If you live on the Upper East Side, odds are that an Alice's Tea Cup is somewhere in your vicinity—for that matter, if you live in the West 70s, you have one too. So the teahouse that is one of several to introduce the idea of "teatime" to a coffee-chugging city, with cute-as-a-button interiors and a lot of mention of how it is "magical" and "whimsical" is suing the city of New York. Specifically, their Chapter II location at 156 East 64th Street is suing New York after health inspections dragged out too long.
Their establishment was closed on March 2 in 2007, and didn't reopen again for eight days until March 10, 2007—and they are claiming that the city was too slow to inspect again so that they could reopen and they lost good business and good reputation in the bad publicity that a DOH closing sign can bring. Now I have no idea if this is true, not being privy to the bookkeeping of their business, but I could see how an establishment might lose some consumer confidence after temporary closing for health inspections. (See: Veneiro's bakery with the rodent droppings in the chocolate.)

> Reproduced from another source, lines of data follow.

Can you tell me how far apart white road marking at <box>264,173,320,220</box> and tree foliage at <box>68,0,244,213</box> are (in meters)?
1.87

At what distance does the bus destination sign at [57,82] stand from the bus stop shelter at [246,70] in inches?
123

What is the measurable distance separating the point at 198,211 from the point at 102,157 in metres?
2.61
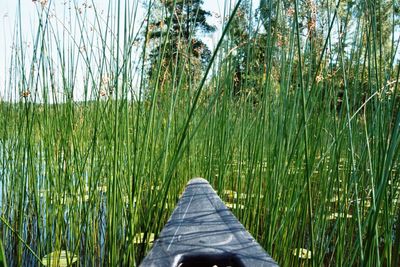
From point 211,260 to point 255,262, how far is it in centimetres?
9

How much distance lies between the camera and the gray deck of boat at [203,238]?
76 cm

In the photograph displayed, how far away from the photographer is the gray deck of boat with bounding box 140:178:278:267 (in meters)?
0.76

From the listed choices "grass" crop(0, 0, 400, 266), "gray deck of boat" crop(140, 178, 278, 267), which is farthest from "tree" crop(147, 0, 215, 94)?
"gray deck of boat" crop(140, 178, 278, 267)

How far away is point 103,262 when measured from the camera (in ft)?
5.42

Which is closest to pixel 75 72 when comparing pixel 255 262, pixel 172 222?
pixel 172 222

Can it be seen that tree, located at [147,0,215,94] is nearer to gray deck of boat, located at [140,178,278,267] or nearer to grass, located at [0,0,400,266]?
grass, located at [0,0,400,266]

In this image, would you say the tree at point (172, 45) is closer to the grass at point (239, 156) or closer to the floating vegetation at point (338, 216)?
the grass at point (239, 156)

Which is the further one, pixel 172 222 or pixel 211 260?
pixel 172 222

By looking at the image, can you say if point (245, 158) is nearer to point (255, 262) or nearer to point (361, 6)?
point (361, 6)

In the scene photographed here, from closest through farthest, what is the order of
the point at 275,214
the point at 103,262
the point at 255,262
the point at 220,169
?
the point at 255,262 < the point at 275,214 < the point at 220,169 < the point at 103,262

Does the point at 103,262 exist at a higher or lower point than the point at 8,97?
lower

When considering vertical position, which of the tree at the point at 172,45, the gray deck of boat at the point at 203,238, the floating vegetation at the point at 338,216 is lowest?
the floating vegetation at the point at 338,216

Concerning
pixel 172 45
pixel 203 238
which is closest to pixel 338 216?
pixel 203 238

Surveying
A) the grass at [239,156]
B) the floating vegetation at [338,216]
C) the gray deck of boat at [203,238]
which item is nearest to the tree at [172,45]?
the grass at [239,156]
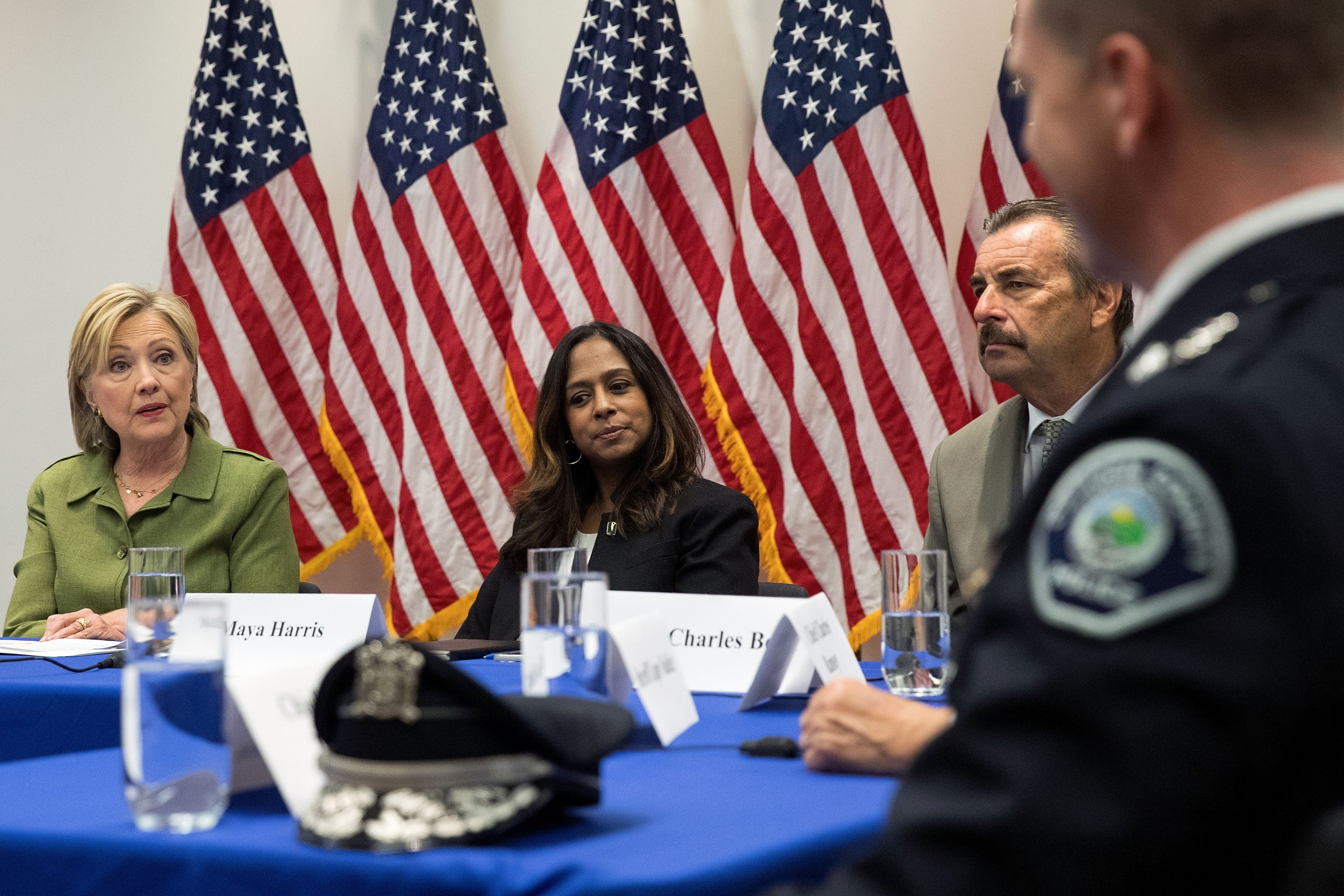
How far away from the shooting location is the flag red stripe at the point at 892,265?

Of course, now that the DOH is temporarily closing restaurants and bakeries left and right due to failure to meet health inspections, not only does Alice's suit seem like a moot point (sorry, Alice), it also seems soon we'll have nowhere left to eat that didn't cover mouse holes properly anyway. So now I'm curious—did you ever have a beloved establishment that you kept patronizing regardless of prior health violations? Or does that white sign damper your perspective on a place forever?